Aymen Madi

Personal information
- Full name: Aymen Madi
- Date of birth: December 26, 1988 (age 36)
- Position: Midfielder

Senior career*
- Years: Team / Apps / (Gls)
- 2008–2011: RC Kouba / - / (-)
- 2011–2013: NA Hussein Dey / - / (-)
- 2013–2014: JS Kabylie / 16 / (1)
- 2014–2015: NA Hussein Dey / 18 / (1)

= Aymen Madi =

Algerian footballer (born 1988)

Aymen Madi (born December 26, 1988) is an Algerian former footballer who played in the Algerian Ligue Professionnelle 1.

==Club career==
Born in Kouba, Madi began his playing career with local side RC Kouba.
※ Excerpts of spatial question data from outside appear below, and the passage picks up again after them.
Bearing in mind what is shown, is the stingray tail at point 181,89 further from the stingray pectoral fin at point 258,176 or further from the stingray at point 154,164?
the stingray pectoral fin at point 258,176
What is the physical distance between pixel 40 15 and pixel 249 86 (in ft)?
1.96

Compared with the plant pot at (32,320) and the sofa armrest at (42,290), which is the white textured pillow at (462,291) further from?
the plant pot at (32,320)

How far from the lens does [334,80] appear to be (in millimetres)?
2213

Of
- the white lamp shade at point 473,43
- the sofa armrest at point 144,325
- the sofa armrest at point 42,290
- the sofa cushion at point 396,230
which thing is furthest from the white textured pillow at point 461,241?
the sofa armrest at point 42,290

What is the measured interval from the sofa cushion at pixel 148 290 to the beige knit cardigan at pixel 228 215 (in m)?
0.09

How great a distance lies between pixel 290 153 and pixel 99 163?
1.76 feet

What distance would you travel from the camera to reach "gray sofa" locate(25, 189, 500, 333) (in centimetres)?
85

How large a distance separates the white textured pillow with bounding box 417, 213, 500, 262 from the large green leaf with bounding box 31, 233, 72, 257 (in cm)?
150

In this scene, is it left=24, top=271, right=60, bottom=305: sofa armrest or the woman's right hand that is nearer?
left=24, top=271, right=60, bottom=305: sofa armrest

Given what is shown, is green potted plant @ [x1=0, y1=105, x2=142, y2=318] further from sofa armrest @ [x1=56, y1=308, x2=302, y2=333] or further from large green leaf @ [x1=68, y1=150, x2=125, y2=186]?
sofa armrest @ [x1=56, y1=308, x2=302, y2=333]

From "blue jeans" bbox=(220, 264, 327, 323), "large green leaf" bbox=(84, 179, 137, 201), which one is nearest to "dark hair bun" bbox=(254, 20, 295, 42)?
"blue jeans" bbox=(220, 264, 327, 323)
In the summer of 2011, Madi was linked with a number of clubs including JS Kabylie, USM Alger and JSM Béjaïa. However, on July 13, 2011, Madi signed a two-year contract with newly promoted NA Hussein Dey. On September 10, 2011, Madi his official debut for the club as a starter in a league match against ES Sétif. Madi played sparingly during his first season with NA Hussein Dey under manager Chaâbane Merzekane, and asked to be released from his contract in April 2012.